Kohl’s did not specify who the bidders were, though Reuters and The Wall Street Journal reported over the weekend that a group led by activist hedge fund Starboard Value put in a bid of $64 a share, or $9 billion, and had the financing for a deal. Other media reports that followed indicated that Starboard and Sycamore Partners were also bidders.
Kohl’s has hired Goldman Sachs to “look at the bids and run a process,” said the source. “They’ll put a book together, set up a data room, if they haven’t already, and assess the bids. Now it’s officially out of management’s hands. It’s up to the board which has to take these offers seriously, and there’s a chance if it rejects them, they can be sued,” said the source, who added that typically, a mergers and acquisitions process takes a couple of months.
“A transaction may realize value for shareholders more quickly than Kohl’s as a stand-alone public company,” Cowen reported. “Kohl’s board will need to evaluate all value maximization opportunities for shareholders.” But Cowen also expressed confidence in Kohl’s management, stating, “We believe management is on the right track given agile strategies including the Sephora partnership, continued focus on the active segment and new brand rejuvenation, particularly in women’s apparel.
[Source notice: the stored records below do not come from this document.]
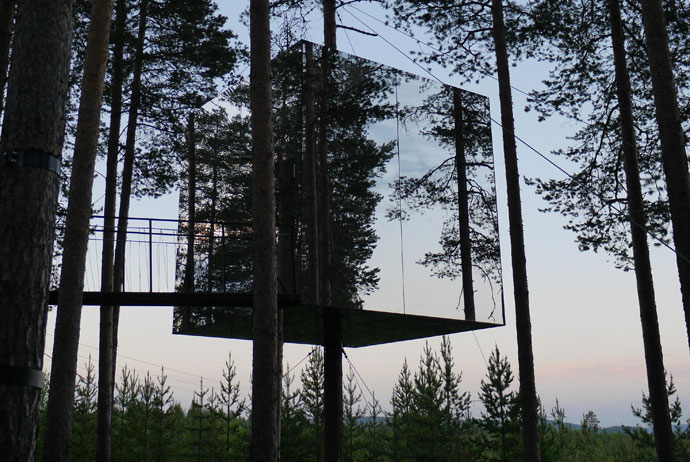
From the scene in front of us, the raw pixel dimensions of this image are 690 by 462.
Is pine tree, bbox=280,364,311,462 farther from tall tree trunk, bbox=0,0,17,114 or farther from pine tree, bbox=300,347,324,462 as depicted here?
tall tree trunk, bbox=0,0,17,114

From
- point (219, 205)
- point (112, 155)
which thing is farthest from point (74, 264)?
point (112, 155)

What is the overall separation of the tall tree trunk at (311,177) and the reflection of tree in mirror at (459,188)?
1.91 m

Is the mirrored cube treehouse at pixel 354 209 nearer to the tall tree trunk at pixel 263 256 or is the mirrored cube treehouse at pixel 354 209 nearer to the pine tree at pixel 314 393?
the tall tree trunk at pixel 263 256

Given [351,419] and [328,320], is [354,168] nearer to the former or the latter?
[328,320]

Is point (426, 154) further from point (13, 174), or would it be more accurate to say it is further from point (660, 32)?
point (13, 174)

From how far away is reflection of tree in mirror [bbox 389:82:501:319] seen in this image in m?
13.8

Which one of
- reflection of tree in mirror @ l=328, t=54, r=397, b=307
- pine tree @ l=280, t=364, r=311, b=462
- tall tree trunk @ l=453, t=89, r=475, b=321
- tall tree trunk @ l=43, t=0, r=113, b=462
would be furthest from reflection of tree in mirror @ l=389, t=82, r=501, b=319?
pine tree @ l=280, t=364, r=311, b=462

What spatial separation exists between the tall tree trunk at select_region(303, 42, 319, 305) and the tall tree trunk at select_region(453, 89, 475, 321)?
330 cm

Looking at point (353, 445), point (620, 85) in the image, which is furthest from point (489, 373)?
point (620, 85)

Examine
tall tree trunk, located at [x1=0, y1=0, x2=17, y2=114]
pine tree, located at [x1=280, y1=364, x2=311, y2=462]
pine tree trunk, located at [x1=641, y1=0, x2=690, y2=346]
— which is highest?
tall tree trunk, located at [x1=0, y1=0, x2=17, y2=114]

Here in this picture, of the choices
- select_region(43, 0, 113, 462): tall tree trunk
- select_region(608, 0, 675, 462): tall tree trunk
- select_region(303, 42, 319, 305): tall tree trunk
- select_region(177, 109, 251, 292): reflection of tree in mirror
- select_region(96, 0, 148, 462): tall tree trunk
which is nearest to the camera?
select_region(43, 0, 113, 462): tall tree trunk

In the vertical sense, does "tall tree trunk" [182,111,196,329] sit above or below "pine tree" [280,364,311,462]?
above

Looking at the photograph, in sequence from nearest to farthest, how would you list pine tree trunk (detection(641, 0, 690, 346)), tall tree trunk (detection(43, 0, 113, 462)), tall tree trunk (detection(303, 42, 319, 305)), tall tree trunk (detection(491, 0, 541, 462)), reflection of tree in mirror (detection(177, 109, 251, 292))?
pine tree trunk (detection(641, 0, 690, 346)) < tall tree trunk (detection(43, 0, 113, 462)) < tall tree trunk (detection(303, 42, 319, 305)) < tall tree trunk (detection(491, 0, 541, 462)) < reflection of tree in mirror (detection(177, 109, 251, 292))

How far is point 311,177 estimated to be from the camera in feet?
40.6
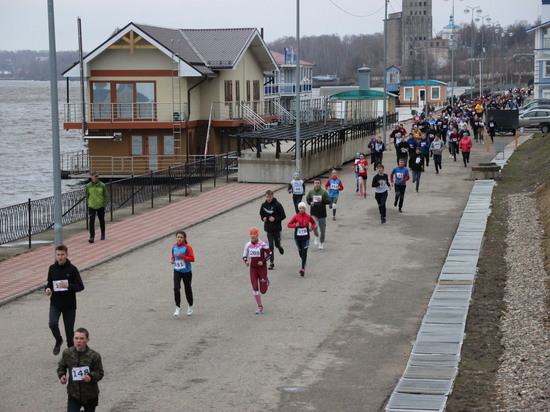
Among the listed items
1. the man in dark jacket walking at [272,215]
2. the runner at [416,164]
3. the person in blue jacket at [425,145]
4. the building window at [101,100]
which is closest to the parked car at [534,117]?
the person in blue jacket at [425,145]

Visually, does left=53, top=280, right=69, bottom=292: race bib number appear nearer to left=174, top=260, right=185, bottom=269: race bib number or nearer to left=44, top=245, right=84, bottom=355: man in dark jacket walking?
left=44, top=245, right=84, bottom=355: man in dark jacket walking

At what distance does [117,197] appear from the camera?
30.8 meters

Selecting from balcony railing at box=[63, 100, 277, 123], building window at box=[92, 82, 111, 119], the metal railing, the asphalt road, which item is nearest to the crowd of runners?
the asphalt road

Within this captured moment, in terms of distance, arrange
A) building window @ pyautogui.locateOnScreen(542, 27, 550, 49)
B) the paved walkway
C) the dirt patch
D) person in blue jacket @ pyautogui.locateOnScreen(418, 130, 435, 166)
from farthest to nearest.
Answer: building window @ pyautogui.locateOnScreen(542, 27, 550, 49) < person in blue jacket @ pyautogui.locateOnScreen(418, 130, 435, 166) < the paved walkway < the dirt patch

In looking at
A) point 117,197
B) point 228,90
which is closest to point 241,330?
point 117,197

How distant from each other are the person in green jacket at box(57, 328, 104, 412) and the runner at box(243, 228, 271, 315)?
6.28m

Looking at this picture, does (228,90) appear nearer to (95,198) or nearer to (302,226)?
(95,198)

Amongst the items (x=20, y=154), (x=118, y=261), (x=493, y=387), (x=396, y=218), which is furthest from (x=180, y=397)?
(x=20, y=154)

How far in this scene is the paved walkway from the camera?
19.4m

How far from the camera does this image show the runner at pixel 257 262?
52.1ft

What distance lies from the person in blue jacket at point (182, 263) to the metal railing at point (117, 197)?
29.6ft

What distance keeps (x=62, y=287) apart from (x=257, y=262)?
380cm

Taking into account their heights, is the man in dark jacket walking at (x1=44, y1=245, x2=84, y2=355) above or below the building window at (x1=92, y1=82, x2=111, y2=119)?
below

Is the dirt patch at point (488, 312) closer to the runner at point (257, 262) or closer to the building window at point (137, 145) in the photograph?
the runner at point (257, 262)
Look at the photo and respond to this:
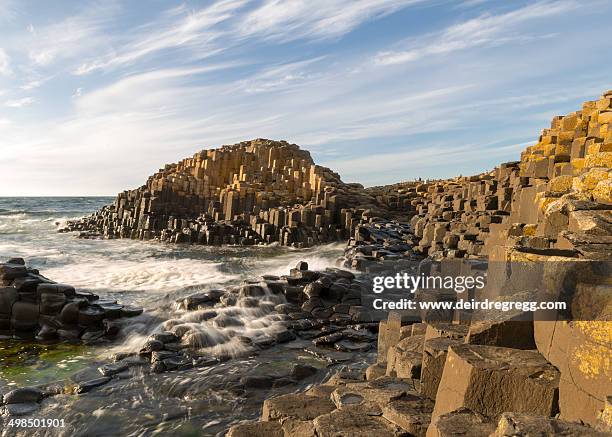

Kohl’s for months has been under pressure from activist shareholders to change its board composition, pursue strategic alternatives including possibly selling the company or cashing in on its real estate holdings, improve its performance and increase value for shareholders. Engine Capital LP, which owns approximately one percent of Kohl’s, last week urged Kohl’s to conduct a review of strategic alternatives, and on Monday followed up with a letter to the Kohl’s board, signed by Arnaud Ajdler, managing partner, and Brad Favreau, partner, stating, “Over the weekend, we read with interest multiple press reports stating that a Starboard-led consortium has offered $64 per share in cash for Kohl’s.